The ROTT requirement of a minimum fleet of three vehicles is declared contrary to Community law
The CJEU, in its judgment of 8 February 2018, declared contrary to Community Law the requirement for a minimum fleet of three vehicles imposed by the Road Transport Regulations (Reglamento de Ordenación del Transporte Terrestre or ROTT) for the grant of a license for transporting both goods and passengers by bus.
Following a complaint filed with the European Commission and the subsequent infringement proceeding against Spain, the ROTT was declared contrary to Community regulations. Accordingly, in compliance with the new judgment, the ROTT must be reviewed and brought into line with Community law. The new ROTT is expected to be published around January 2019. Various parts of the ROTT must be reviewed following the CJEU judgment.

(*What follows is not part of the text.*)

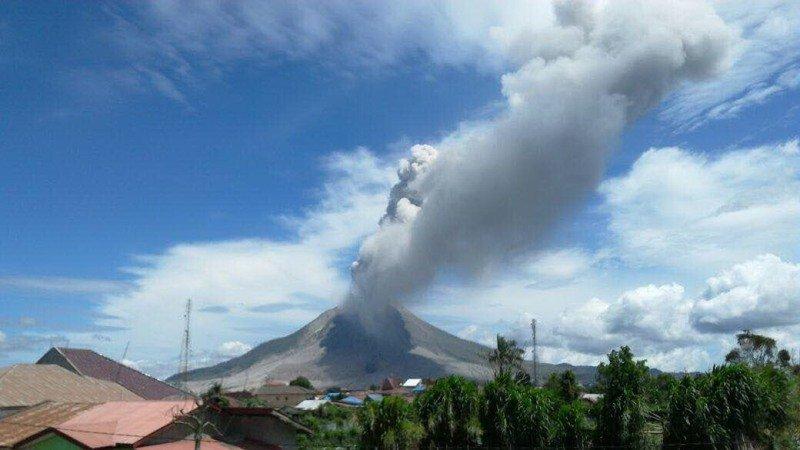 https: img.okezone.com content 2021 03 05 510 2372907 gunung-merapi-muntahkan-awan-panas-sejauh-1-4-km-status-masih-siaga-SEiZFAuKnL.jpg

The CJEU took the view that the requirement of a minimum fleet of three vehicles, which would represent a loading capacity of at least 60 tons, where a license authorizing transport by any class of vehicle is requested, as stipulated under article 10 of the ROTT, is incompatible with articles 3 and 5 of Regulation (EC) 1071/2009 establishing common rules concerning the conditions to be complied with to pursue the occupation of road transport operator.
Obligations for air and sea transport operators in connection with relief for residents
In a proceeding on an infringement of the law on subsidies and the refund of amounts overpaid, with respect to the system of transport relief for residents of the Canary Islands, the Supreme Court took the view that both air and sea transport companies act as cooperating entities in the implementation of promotional mechanisms by the Public Authority, pursuant to article 12 of the General Subsidies Law.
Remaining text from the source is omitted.